**YOUR TASKS**.
1 – Decide whether each statement, (a), (b), and (c), agrees with the PSF dataset pipeline notebook. Give yes or no for each and quote the notebook's deciding words.
(a) In the workflow, random Zernike coefficients are sampled before a PSF is computed for each coefficient set.
(b) In a WFE budget, high-order modes receive larger budgets.
(c) build_wfe_budget() turns a per-Zernike list into a radial-order budget.
2 – Extend the PSF dataset pipeline notebook, starting right after its final comment line.

**DOCUMENT SECTION**.
End-to-End PSF Dataset Generation Pipeline¶

What you will learn:

How to generate a batch of PSFs with randomised Zernike aberrations
How to build a WFE budget (per-mode amplitude limits)
How to store and inspect a PSF dataset as a NumPy array
How to visualise the statistical spread of the generated PSFs

Prerequisites: 04_wavefront_aberrations.ipynb, 05_encircled_energy.ipynb

Motivation¶

Many applications — optical system design studies, machine-learning wavefront-sensing models, Monte-Carlo tolerance analyses — require not just a single PSF but a large collection of PSFs drawn from a realistic distribution of wavefront errors.

This notebook shows the complete workflow:

Define WFE budget
       ↓
Sample random Zernike coefficients
       ↓
Compute PSF for each coefficient set
       ↓
Collect results into a NumPy array
       ↓
Inspect and characterise the dataset

In [1]:

Copied!





%matplotlib inline
import psfcraft
from psfcraft.utils import generate_coefficients, build_wfe_budget
import numpy as np
import matplotlib.pyplot as plt
%matplotlib inline
import psfcraft
from psfcraft.utils import generate_coefficients, build_wfe_budget
import numpy as np
import matplotlib.pyplot as plt

pysynphot is unavailable (`np.alltrue` was removed in the NumPy 2.0 release. Use `np.all` instead.). Polychromatic sources will use the built-in Planck-law implementation.

1. Define the Telescope and WFE Budget¶

A WFE budget assigns a maximum amplitude (in nm RMS) to each Zernike mode.
Modes that matter less (high-order) get smaller budgets.

build_wfe_budget() expands a radial-order budget into a per-Zernike list.

In [2]:

Copied!





# --- Telescope configuration ---
PRIMARY_RADIUS   = 0.5    # metres
SECONDARY_RADIUS = 0.1    # metres
PIXEL_SCALE      = 0.298  # arcsec/pixel
FOV_PIXELS       = 32     # image size (keep small for speed)
WAVELENGTH       = 1e-6   # 1 µm

# --- WFE budget: [0, tip, tilt, defocus, astig×2, coma×2, trefoil×2, spherical, …]
# Radial budget: amplitude in nm per radial order (0=piston, 1=tip/tilt, …)

**EXTRACTED DATA**.

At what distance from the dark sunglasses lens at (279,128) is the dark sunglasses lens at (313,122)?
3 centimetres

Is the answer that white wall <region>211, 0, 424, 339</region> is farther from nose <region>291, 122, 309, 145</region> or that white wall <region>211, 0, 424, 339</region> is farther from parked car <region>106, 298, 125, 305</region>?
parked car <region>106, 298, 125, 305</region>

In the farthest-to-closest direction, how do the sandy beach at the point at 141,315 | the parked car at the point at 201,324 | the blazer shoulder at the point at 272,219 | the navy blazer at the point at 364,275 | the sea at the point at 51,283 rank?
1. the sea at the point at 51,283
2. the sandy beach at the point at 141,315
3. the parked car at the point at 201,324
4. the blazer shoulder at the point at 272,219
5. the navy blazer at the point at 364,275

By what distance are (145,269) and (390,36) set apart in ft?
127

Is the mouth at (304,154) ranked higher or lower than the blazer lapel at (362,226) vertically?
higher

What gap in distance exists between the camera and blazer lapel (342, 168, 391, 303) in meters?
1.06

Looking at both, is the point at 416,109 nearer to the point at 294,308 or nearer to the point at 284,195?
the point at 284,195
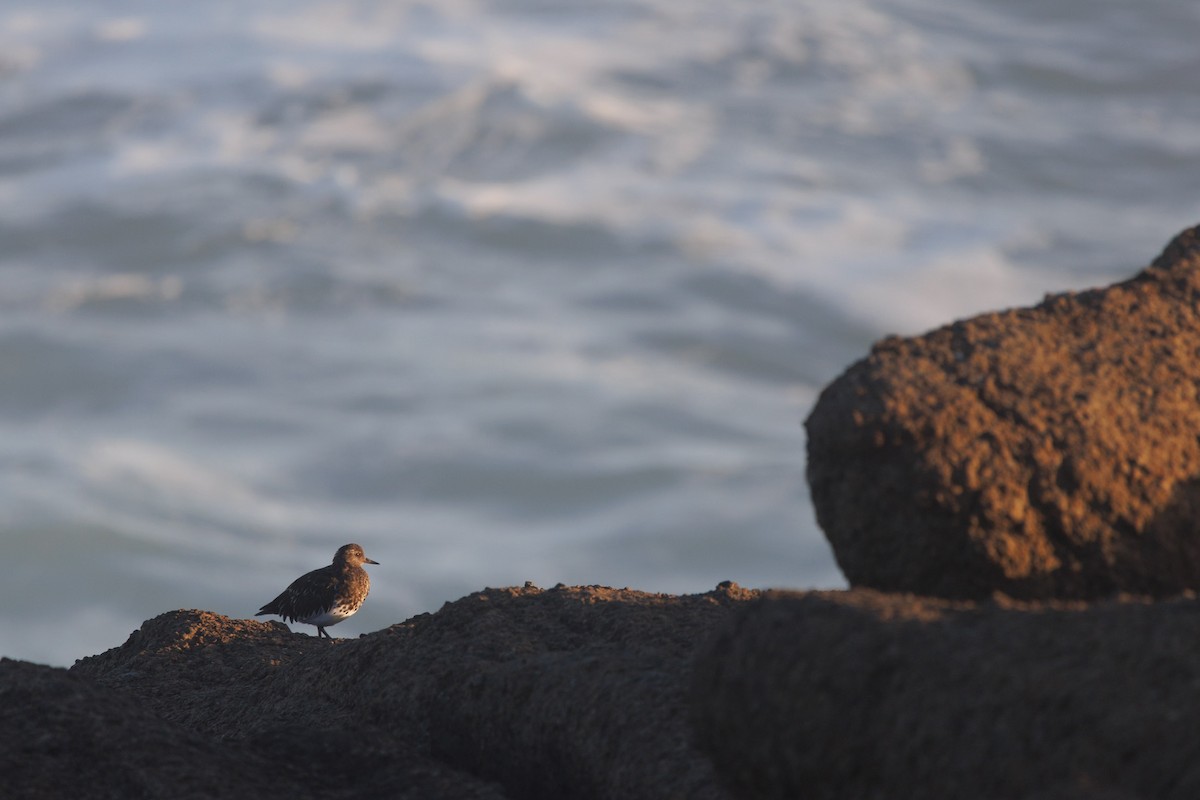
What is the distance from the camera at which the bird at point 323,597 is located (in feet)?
38.8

**TASK-BY-TASK RESULTS**.
1 –
(a) Yes: "Sample random Zernike coefficients" is followed by "Compute PSF for each coefficient set".
(b) No: "Modes that matter less (high-order) get smaller budgets."
(c) No: "build_wfe_budget() expands a radial-order budget into a per-Zernike list."

2 –
radial_budget_nm = [0, 100, 50, 36, 18, 9, 5]
wfe_budget = build_wfe_budget(radial_budget_nm)

print(f"Budget has {len(wfe_budget)} Zernike coefficients.")
print("Per-mode limits (nm):", wfe_budget[:12], "…")

# Quick bar chart
fig, ax = plt.subplots(figsize=(10, 3))
ax.bar(range(1, len(wfe_budget) + 1), wfe_budget, color="steelblue", edgecolor="white")
ax.set_xlabel("Noll index")
ax.set_ylabel("Max amplitude (nm)")
ax.set_title("WFE budget per Zernike mode")
ax.set_xlim(0.5, len(wfe_budget) + 0.5)
ax.grid(True, axis="y", alpha=0.3)
plt.tight_layout()
plt.show()
# --- Telescope configuration ---
PRIMARY_RADIUS   = 0.5    # metres
SECONDARY_RADIUS = 0.1    # metres
PIXEL_SCALE      = 0.298  # arcsec/pixel
FOV_PIXELS       = 32     # image size (keep small for speed)
WAVELENGTH       = 1e-6   # 1 µm

# --- WFE budget: [0, tip, tilt, defocus, astig×2, coma×2, trefoil×2, spherical, …]
# Radial budget: amplitude in nm per radial order (0=piston, 1=tip/tilt, …)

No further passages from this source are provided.